Est-ce que la division générale a omis de bien analyser la preuve?

[17] Les réponses de la prestataire sur le formulaire de demande laissent entendre qu’elle voulait des prestations parentales prolongées. Elle a mentionné qu’elle comptait retourner au travail après 13 mois de congé. Elle a choisi l’option des prestations prolongées plutôt que l’option des prestations standards et elle a demandé 57 semaines de prestations parentales. Même si les 57 semaines comprennent les prestations de maternité, cela représentait quand même plus qu’une année de prestations.  

[18] Malgré la preuve, la division générale a conclu que la prestataire avait en fait choisi l’option standard. La division générale s’est fiée au moment où la prestataire comptait retourner travailler. La division générale a également accepté la preuve de la prestataire voulant qu’elle ait cru à tort que le nombre de semaines demandées était le total des semaines de prestations qu’elle obtiendrait. De plus, la division générale a conclu qu’il aurait été déraisonnable que la prestataire choisisse de recevoir un taux hebdomadaire de prestations parentales moins élevé.

[19] La Commission fait valoir que la division générale n’a pas bien analysé la preuve lorsqu’elle a conclu que la prestataire avait choisi l’option standard. Tout particulièrement, elle mentionne que la division générale a ignoré de l’information sur le formulaire de demande.

[20] La Commission fait valoir que sur le formulaire de demande, il est clairement indiqué que les prestations de maternité sont différentes des prestations parentales, et que les prestations de maternité sont  versées avant les prestations parentales. La Commission fait également valoir que l’information sur le formulaire de demande précise les différences entre les prestations parentales standards et prolongées, y compris les taux des paiementsNote de bas de page 2 .
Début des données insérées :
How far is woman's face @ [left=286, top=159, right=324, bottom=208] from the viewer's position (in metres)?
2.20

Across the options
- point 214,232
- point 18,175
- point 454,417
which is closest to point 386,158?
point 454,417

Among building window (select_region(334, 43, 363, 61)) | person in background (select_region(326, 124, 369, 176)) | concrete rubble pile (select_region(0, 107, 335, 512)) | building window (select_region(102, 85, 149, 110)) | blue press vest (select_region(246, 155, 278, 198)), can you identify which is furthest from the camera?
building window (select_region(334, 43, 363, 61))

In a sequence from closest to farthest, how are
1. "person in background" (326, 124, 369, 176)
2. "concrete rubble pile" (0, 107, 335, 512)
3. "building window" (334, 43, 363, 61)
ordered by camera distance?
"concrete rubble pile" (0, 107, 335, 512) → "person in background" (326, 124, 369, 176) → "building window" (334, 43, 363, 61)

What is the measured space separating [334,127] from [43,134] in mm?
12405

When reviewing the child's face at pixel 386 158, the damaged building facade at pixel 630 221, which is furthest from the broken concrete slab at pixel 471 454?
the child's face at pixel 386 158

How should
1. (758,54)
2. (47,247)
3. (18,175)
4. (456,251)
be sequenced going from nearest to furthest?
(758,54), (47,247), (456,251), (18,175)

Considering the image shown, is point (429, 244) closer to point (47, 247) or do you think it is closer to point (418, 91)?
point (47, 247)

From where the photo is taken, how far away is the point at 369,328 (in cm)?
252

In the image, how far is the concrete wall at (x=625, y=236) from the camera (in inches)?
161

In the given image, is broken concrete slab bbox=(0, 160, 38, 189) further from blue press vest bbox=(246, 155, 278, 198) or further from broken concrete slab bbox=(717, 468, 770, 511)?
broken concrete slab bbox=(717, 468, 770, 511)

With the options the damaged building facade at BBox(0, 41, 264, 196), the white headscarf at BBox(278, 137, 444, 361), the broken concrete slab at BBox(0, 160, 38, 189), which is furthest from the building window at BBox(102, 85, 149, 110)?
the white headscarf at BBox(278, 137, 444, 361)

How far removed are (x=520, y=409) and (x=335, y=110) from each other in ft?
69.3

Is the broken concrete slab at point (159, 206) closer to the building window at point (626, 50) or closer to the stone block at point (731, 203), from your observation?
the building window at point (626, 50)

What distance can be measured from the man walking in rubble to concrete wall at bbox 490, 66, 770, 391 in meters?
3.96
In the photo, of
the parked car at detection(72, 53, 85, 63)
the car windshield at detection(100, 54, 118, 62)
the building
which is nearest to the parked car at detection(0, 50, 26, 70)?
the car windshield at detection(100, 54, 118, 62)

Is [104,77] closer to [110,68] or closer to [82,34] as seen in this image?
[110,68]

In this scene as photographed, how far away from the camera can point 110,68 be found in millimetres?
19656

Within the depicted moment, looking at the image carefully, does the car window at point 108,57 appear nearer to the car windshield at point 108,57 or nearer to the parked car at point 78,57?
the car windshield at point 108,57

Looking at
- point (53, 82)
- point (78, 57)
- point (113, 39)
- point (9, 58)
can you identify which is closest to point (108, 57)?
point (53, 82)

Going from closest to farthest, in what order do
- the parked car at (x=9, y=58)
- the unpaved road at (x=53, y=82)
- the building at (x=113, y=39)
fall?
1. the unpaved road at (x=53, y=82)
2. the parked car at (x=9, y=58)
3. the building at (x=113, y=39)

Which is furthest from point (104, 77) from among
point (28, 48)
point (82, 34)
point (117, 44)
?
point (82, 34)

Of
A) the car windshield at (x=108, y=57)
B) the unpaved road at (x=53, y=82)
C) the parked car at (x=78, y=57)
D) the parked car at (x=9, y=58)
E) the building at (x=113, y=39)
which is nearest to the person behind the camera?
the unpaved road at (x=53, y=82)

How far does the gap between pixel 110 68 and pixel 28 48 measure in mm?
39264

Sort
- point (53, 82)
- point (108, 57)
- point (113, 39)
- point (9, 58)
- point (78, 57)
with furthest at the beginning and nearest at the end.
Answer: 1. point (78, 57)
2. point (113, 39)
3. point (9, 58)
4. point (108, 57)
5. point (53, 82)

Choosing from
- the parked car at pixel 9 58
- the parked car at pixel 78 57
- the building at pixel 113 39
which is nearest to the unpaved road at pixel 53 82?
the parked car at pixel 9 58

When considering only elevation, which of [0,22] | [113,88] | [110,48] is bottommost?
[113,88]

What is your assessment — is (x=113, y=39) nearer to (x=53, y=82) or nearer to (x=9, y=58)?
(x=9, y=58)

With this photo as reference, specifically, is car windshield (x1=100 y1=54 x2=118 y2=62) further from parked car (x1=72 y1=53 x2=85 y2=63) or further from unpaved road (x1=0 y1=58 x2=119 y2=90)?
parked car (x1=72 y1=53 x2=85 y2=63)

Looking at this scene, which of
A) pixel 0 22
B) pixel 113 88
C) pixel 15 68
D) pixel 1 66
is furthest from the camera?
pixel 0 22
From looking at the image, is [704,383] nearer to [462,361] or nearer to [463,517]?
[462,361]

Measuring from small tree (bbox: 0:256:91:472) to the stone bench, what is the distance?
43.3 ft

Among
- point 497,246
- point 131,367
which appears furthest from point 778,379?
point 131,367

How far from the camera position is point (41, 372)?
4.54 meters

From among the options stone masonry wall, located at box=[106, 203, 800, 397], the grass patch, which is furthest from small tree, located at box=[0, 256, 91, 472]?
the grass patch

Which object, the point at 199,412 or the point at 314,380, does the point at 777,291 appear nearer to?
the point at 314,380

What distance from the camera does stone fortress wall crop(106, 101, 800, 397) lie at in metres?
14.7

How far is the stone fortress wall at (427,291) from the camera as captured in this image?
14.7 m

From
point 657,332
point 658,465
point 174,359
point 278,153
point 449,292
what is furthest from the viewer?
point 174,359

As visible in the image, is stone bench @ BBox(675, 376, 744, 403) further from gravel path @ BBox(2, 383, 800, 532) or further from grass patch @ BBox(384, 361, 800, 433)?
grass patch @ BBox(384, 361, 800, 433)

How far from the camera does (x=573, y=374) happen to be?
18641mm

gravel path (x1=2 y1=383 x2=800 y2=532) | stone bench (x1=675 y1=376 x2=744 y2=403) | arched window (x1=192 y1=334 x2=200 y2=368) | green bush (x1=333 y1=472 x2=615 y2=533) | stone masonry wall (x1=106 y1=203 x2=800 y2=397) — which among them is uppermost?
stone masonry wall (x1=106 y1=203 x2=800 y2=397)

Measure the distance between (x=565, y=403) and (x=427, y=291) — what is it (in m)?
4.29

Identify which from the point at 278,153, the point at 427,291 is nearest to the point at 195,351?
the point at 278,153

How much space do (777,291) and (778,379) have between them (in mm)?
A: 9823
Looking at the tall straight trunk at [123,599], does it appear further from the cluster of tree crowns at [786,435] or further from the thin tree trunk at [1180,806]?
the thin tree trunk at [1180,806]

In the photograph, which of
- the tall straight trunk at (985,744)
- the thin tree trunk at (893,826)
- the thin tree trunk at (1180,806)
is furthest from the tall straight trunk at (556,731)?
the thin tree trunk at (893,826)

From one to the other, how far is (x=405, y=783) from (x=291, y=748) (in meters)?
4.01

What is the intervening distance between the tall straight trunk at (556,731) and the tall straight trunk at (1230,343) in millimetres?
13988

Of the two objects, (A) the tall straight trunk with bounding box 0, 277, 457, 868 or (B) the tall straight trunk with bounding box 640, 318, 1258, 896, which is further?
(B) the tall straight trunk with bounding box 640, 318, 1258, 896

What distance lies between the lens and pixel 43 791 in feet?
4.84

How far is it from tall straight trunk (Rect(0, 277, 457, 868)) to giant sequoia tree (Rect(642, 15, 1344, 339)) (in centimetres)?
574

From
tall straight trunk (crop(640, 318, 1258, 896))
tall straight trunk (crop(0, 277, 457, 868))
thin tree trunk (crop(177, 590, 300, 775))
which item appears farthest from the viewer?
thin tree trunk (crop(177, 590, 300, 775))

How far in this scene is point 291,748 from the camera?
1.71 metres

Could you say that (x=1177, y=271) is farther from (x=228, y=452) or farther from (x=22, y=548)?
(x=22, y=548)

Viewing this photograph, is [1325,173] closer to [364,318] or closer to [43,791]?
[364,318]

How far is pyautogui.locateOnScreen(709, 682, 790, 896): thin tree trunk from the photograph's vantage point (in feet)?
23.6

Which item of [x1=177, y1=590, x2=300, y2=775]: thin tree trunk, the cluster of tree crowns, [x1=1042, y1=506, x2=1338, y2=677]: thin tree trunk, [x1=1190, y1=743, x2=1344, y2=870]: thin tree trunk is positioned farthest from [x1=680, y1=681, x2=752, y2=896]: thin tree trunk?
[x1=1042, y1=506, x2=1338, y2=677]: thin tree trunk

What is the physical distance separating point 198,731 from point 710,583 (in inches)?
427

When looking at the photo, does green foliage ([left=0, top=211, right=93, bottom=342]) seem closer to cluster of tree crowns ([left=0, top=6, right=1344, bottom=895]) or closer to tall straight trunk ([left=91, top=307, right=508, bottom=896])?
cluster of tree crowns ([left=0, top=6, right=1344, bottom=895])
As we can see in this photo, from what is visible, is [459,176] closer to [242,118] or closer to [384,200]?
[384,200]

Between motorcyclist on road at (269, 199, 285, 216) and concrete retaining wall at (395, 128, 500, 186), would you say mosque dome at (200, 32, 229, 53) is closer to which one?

[21] Il pouvait être déraisonnable que la prestataire choisisse l’option offrant un taux hebdomadaire moins élevé, comme la division générale l’a conclu. Toutefois, la Commission fait valoir que la prestataire aurait dû savoir qu’elle recevrait des prestations parentales moins élevées si elle choisissait l’option prolongée. De toute évidence, selon le formulaire de demande, les prestations parentales prolongées offrent un taux hebdomadaire moins élevé en comparaison aux prestations standards.

[22] La preuve a démontré que la prestataire ne comprenait simplement pas les différences entre les deux types de prestations parentalesNote de bas de page 3 , surtout les différences entre les prestations de maternité et les prestations parentales.

[23] La prestataire a avoué qu’elle était confuse. Elle pensait obtenir 35 semaines de prestations de maternité, même s’il est mentionné sur le formulaire de demande qu’il y a au plus 15 semaines de prestations de maternité. De plus, la seule mention de 35 semaines figurant sur le formulaire de demande concerne les prestations parentales.   

[24] La prestataire pensait que 35 semaines de prestations parentales standards seraient insuffisantes puisqu’elles ne totalisaient pas un an, la durée de la période qu’elle souhaitait être en congé. Ainsi, cette interprétation l’a menée à choisir des prestations parentales prolongéesNote de bas de page 4 , sans tenir compte du taux de prestations hebdomadaire de chaque type de prestations parentales.

[25] Il était important d’examiner cette preuve. En effet, si la prestataire ne comprenait pas les différences entre les deux types de prestations parentales, cet élément aurait pu être un facteur à considérer pour déterminer si elle avait choisi délibérément un type de prestations plutôt qu’un autre. La division générale aurait dû bien analyser l’ensemble de la preuveNote de bas de page 5 .

Réparation

[26] Les deux parties sont d’accord sur la réparation et l’issue de l’appel. Elles conviennent que la prestataire devrait continuer à recevoir des prestations parentales prolongées. Essentiellement, elles sont d’accord pour annuler la décision de la division générale. Pour cette raison, j’annule la décision de la division générale. La révision de la décision de la Commission demeure donc en vigueur. Pour cette raison, la prestataire recevra des prestations parentales prolongées.  

Conclusion

[27] L’appel est accueilli. J’annule la décision de la division générale. La prestataire doit continuer à recevoir des prestations parentales prolongées.